ABSTRACT
The study justifies phrases (instead of words) as the direct constituents of clauses using English academic research articles (RAs) by fitting the Menzerath-Altmann Law (MAL) to the correlations between sentence length (in clause numbers) and clause length (in phrase numbers), and between clause length and phrase length (in word numbers). The study was conducted under the framework of dependency grammar, with a self-built corpus of 104,499 tokens. The results indicate that 1) both correlations abide by the MAL, or abide when excluding the second MAL regime, regardless of part-genres, suggesting that phrases are the appropriate direct constituents of clauses. 2) The increasing MAL fitting curve is found in Abstract, which has the shortest mean dependency distance. 3) Clustering analysis on the MAL parameters in dependency structure can effectively differentiate the size-restricted Abstract from the other part-genres at the lower level, i.e., clause-phrase-word level. Furthermore, our findings have important implications: 1) The second regime may be closely related to text characteristics or linguistic unit levels. 2) The dependency distance minimization effect is possibly a counteractive force against the Menzerathian shortening effect. 3) The competing relationship between clausal and phrasal complexity in RAs is driven by the self-regulating and self-adapting language system.
Disclosure Statement
No potential conflict of interest was reported by the author(s).
Notes
1. NLREG (Nonlinear Regression and Curve Fitting) is available from https://www.nlreg.com.

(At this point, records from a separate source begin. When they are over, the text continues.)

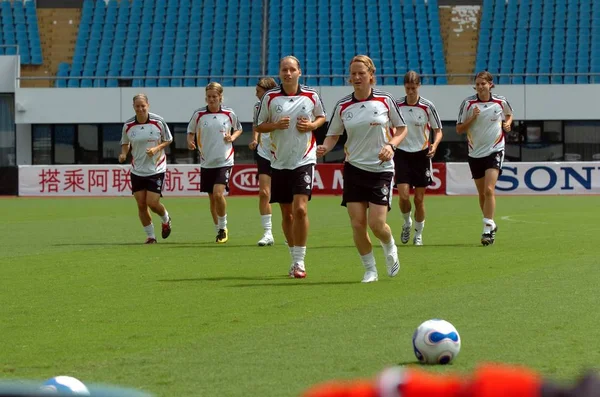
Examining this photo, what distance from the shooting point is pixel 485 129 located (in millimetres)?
16750

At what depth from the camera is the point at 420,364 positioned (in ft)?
21.2

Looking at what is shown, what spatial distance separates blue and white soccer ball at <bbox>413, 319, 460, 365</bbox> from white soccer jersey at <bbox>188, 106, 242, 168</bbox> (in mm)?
12133

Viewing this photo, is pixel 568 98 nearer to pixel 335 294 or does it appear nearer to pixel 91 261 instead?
pixel 91 261

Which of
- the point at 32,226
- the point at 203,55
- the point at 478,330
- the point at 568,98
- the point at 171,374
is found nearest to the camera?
the point at 171,374

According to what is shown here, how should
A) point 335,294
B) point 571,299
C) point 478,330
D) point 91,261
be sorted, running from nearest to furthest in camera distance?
1. point 478,330
2. point 571,299
3. point 335,294
4. point 91,261

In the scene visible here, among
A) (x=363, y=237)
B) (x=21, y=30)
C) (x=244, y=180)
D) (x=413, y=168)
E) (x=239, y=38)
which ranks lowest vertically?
(x=244, y=180)

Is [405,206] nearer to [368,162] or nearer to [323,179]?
[368,162]

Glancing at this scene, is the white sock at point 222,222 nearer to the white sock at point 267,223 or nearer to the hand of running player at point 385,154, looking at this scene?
the white sock at point 267,223

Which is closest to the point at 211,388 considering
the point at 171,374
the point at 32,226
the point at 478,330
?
the point at 171,374

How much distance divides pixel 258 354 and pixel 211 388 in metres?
1.15

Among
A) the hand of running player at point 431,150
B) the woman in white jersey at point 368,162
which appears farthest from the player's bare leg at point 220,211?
the woman in white jersey at point 368,162

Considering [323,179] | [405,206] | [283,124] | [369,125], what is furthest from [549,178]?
[369,125]

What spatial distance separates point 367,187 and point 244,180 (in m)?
26.9

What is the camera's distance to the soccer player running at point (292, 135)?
1218 centimetres
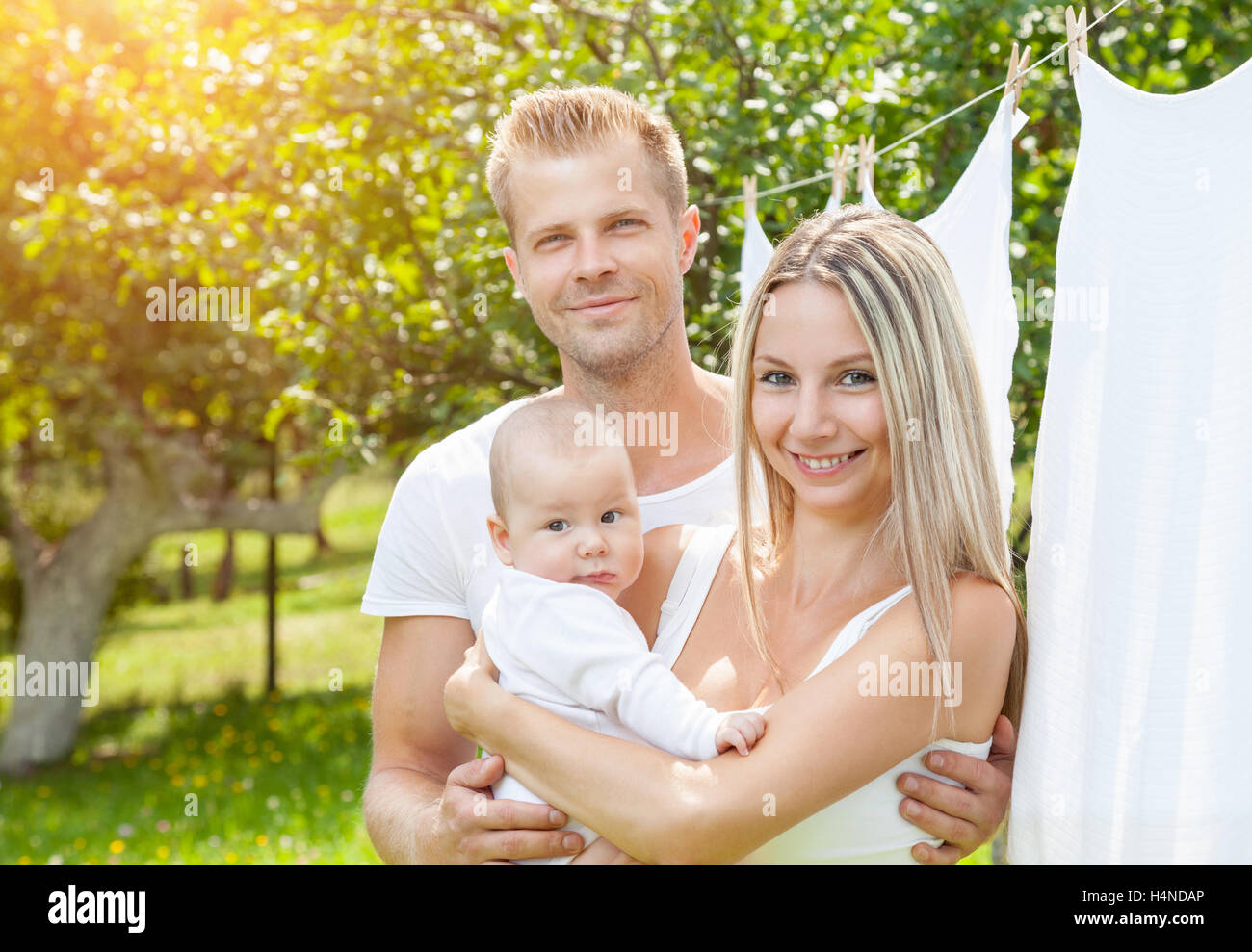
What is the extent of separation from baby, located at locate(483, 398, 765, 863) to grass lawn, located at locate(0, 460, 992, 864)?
4.40 ft

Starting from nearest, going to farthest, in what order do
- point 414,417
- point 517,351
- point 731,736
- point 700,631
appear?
point 731,736 < point 700,631 < point 517,351 < point 414,417

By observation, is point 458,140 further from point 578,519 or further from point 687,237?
point 578,519

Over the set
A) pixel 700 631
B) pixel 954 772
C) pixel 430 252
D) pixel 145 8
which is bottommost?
pixel 954 772

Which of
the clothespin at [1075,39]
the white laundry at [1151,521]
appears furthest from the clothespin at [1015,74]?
the white laundry at [1151,521]

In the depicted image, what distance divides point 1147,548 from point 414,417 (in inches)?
107

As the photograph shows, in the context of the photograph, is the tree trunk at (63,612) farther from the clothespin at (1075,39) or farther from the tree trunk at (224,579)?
the clothespin at (1075,39)

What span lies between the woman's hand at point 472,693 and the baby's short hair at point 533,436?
0.21m

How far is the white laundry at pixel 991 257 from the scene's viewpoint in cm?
208

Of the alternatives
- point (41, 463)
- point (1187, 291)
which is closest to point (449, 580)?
point (1187, 291)

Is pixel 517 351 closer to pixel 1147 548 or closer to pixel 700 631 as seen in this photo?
pixel 700 631

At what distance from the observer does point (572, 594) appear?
5.24ft

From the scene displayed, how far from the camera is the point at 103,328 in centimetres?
698

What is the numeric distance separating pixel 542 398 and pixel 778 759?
0.72 m

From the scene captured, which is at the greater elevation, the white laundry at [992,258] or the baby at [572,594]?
the white laundry at [992,258]
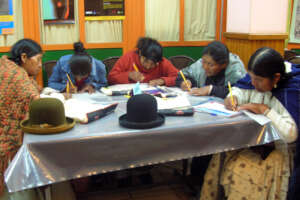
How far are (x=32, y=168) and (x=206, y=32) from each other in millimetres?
3316

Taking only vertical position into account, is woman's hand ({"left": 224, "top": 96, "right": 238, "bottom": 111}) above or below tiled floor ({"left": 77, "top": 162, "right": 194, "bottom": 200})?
above

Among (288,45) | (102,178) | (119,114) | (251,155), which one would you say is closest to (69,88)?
(102,178)

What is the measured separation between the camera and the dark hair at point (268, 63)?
69.4 inches

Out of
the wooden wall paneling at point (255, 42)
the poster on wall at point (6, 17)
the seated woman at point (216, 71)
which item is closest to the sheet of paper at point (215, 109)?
the seated woman at point (216, 71)

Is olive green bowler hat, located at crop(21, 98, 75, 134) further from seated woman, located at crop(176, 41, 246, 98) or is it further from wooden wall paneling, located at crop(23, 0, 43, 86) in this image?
wooden wall paneling, located at crop(23, 0, 43, 86)

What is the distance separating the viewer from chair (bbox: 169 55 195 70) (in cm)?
374

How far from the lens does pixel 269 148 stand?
187 centimetres

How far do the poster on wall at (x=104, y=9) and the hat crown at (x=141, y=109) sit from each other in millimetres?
2348

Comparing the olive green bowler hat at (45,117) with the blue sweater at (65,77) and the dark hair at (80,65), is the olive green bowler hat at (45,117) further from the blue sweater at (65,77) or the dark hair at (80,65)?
the blue sweater at (65,77)

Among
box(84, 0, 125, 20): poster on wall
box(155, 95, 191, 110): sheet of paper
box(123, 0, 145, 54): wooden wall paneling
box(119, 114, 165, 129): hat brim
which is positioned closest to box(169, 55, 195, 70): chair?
box(123, 0, 145, 54): wooden wall paneling

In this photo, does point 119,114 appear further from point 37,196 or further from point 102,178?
point 102,178

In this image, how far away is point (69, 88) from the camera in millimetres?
2617

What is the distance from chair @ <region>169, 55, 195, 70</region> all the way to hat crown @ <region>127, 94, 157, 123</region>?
87.2 inches

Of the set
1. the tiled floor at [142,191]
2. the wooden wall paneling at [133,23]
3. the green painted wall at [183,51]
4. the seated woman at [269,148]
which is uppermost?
the wooden wall paneling at [133,23]
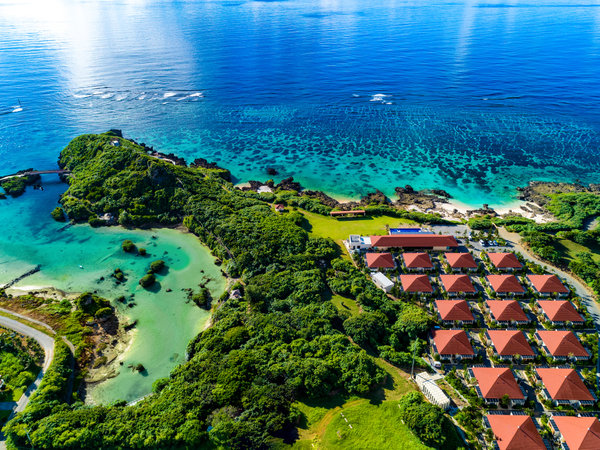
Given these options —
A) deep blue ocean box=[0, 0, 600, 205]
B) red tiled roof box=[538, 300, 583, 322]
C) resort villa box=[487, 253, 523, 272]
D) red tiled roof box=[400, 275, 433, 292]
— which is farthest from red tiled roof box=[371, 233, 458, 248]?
deep blue ocean box=[0, 0, 600, 205]

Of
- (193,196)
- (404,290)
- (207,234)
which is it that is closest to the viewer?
(404,290)

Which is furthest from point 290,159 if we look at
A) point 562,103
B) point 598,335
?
point 562,103

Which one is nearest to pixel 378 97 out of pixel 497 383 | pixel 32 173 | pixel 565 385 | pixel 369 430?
pixel 32 173

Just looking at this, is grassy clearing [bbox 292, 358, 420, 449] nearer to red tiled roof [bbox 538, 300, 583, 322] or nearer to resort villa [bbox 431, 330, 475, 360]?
resort villa [bbox 431, 330, 475, 360]

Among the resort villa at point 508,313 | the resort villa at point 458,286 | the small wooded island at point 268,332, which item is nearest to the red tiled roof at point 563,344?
the resort villa at point 508,313

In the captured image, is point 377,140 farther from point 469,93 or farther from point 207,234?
point 207,234

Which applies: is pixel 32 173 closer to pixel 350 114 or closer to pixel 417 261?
pixel 417 261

2. Mačutek et al. (Citation2017) presented a different picture, in which the fitting curve showed that the phrase length decreased monotonically with the increase of clause length. It should be noted that only main clauses were analyzed in their study. In addition, Mačutek et al. (Citation2021) later pointed out that their statistics in Mačutek et al. (Citation2017) about the phrase length of mono-phrasal clauses should be interpreted with caution because of the Czech language.